Full Unicode strings strawman

Brendan Eich brendan at mozilla.com
Thu May 19 09:50:05 PDT 2011


On May 18, 2011, at 3:46 PM, Waldemar Horwat wrote:

> On 05/16/11 11:11, Allen Wirfs-Brock wrote:
>> I tried to post a pointer to this strawman on this list a few weeks ago, but apparently it didn't reach the list for some reason.
>> 
>> Feed back would be appreciated:
>> 
>> http://wiki.ecmascript.org/doku.php?id=strawman:support_full_unicode_in_strings
>> 
>> Allen
> 
> Two different languages made different decisions on how to approach extending their character sets as Unicode evolved:
> 
> - Java kept their strings encoded exactly as they were (a sequence of 16-bit code units) and provided extra APIs for the cases where you want to extract a code point.

Bloaty.


> - Perl widened the concept of characters in strings away from bytes to full Unicode characters.  Thus a UTF-8 string can be either represented where each byte is one Perl character or where each Unicode character is one Perl character.  There are conversion functions provided to move between the two.

This is analogous but diferent in degree. Going from bytes to Unicode characters is different from going from uint16 to Unicode by ~15 to 5 bits.


> My experience is that Java's approach worked, while Perl's has led to an endless shop of horrors.  The problem is that different APIs expect different kinds of strings, so I'm still finding places where conversions should be added but weren't (or vice versa) in a lot of code years after it was written.

Won't all the relevant browser APIs expect DOMString, which will be the same as JS string? The encoding or lack of it for unformatted 16-bit data is up to the caller and callee. No conversion functions required.
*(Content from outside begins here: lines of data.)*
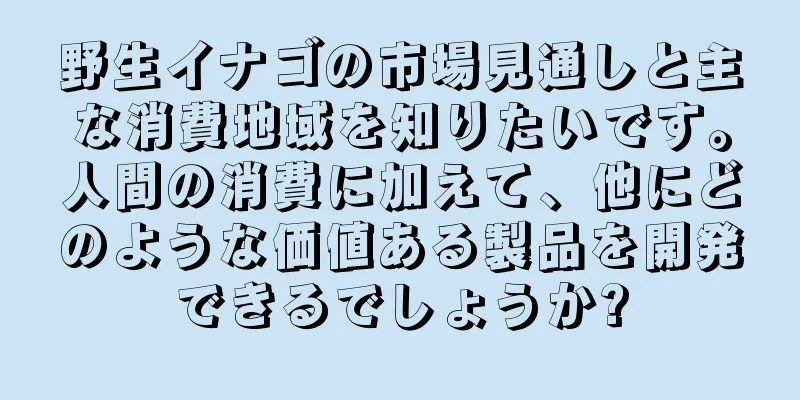 野生イナゴの市場見通しと主な消費地域を知りたいです。人間の消費に加えて、他にどのような価値ある製品を開発できるでしょうか?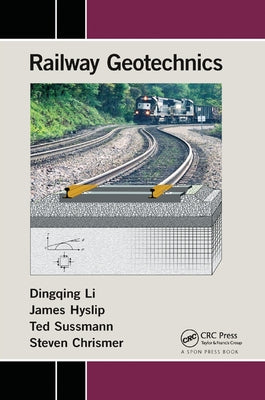 Railway Geotechnics by Li, Dingqing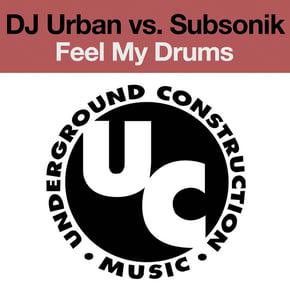 Feel My Drums (E.P.) by Sub Sonik Cover Art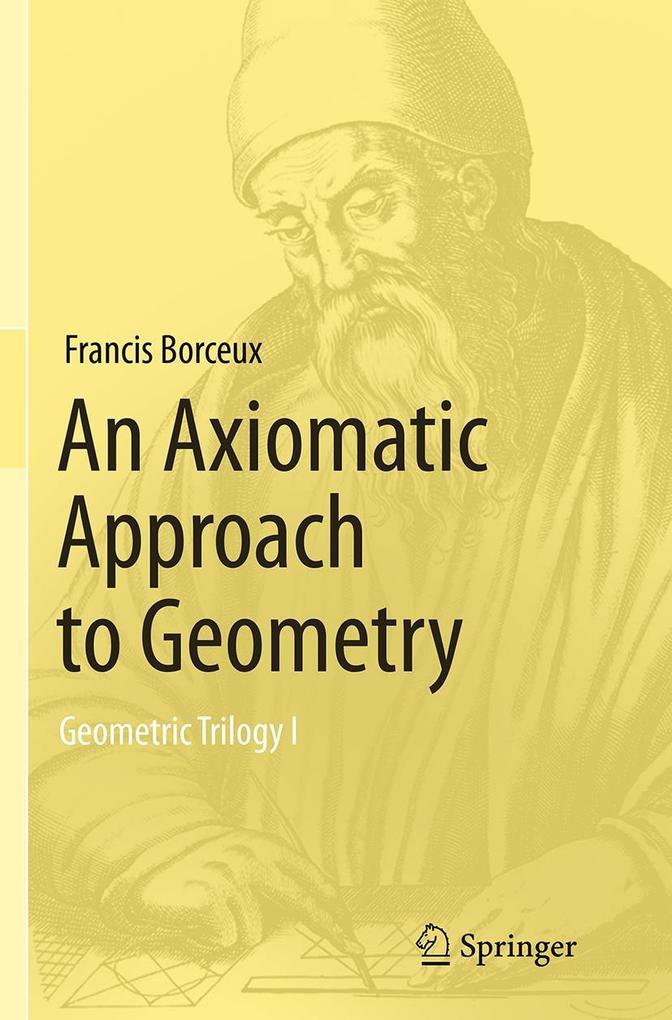 Produktbild: An Axiomatic Approach to Geometry | Francis Borceux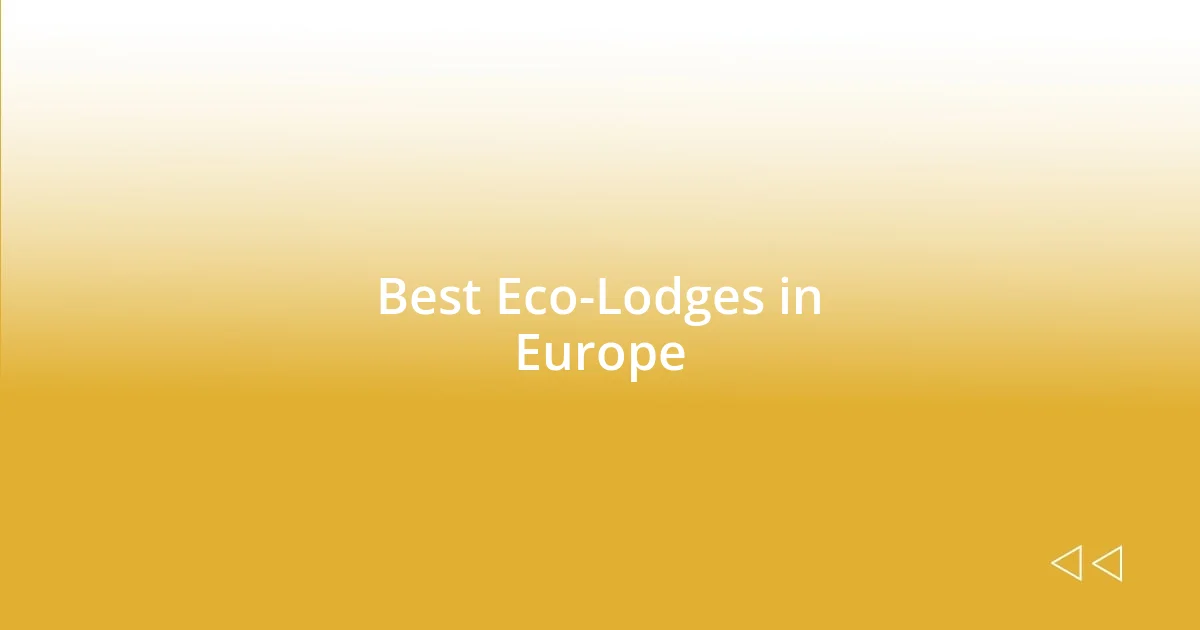 Best Eco-Lodges in Europe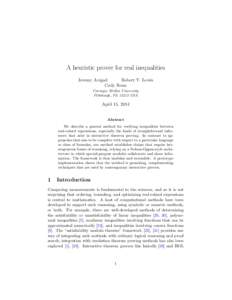 A heuristic prover for real inequalities Jeremy Avigad Robert Y. Lewis Cody Roux Carnegie Mellon University Pittsburgh, PAUSA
The significant new APIs in Allen's proposal (apart from transcoding helpers that might be useful already, where JS hackers wrongly assume BMP only), are for generating strings from full Unicode code points: String.fromCode, etc.


> 1. I would not be in favor of any approach that widens the concept of a string character or introduces two different representations for a non-BMP character.  It will suffer from the same problems as Perl, except that they will be harder to find because use of non-BMP characters is relatively rare.

We have the "non-BMP-chars encoded as pairs" problem already. The proposal does not increase its incidence, it merely adds ways to make strings that don't have this problem.

The other problem, of mixing strings-with-pairs and strings-without, is real. But it is not obvious to me why it's worse than duplicating all the existing string APIs. Developers still have to choose. Without a new "ustring" type they can still mix. Do duplicated full-Unicode APIs really pay their way?


> 2. Widening characters to 21 bits doesn't really help much.  As stated earlier in this thread, you still want to treat clumps of combining characters together with the character to which they combine, worry about various normalized forms, etc.

Do you? I mean: do web developers?

You can use non-BMP characters in HTML today, pump them through JS, back into the DOM, and render them beautifully on all the latest browsers, IINM. They go as pairs, but the JS code does not care and it can't, unless it hardcodes index and lengths, or does something evil like s.indexOf("\ud800") or whatever.


> All of these require the machinery to deal with clumps of code units as though they were single characters/graphemes/etc., and once you have that machinery you can reuse it to support non-BMP characters while keeping string code units 16 bits.

How do you support non-BMP characters without API bloat? Too many APIs by themselves will simply cause developers to stick to the old APIs when they should use the new ones.

The crucial win of Allen's proposal comes down the road, when someone in a certain locale *can* do s.indexOf(nonBMPChar) and win. That is what Unicode promises and JS fails to deliver. That seems worth considering, rather than s.wideIndexOf(nonBMPChar).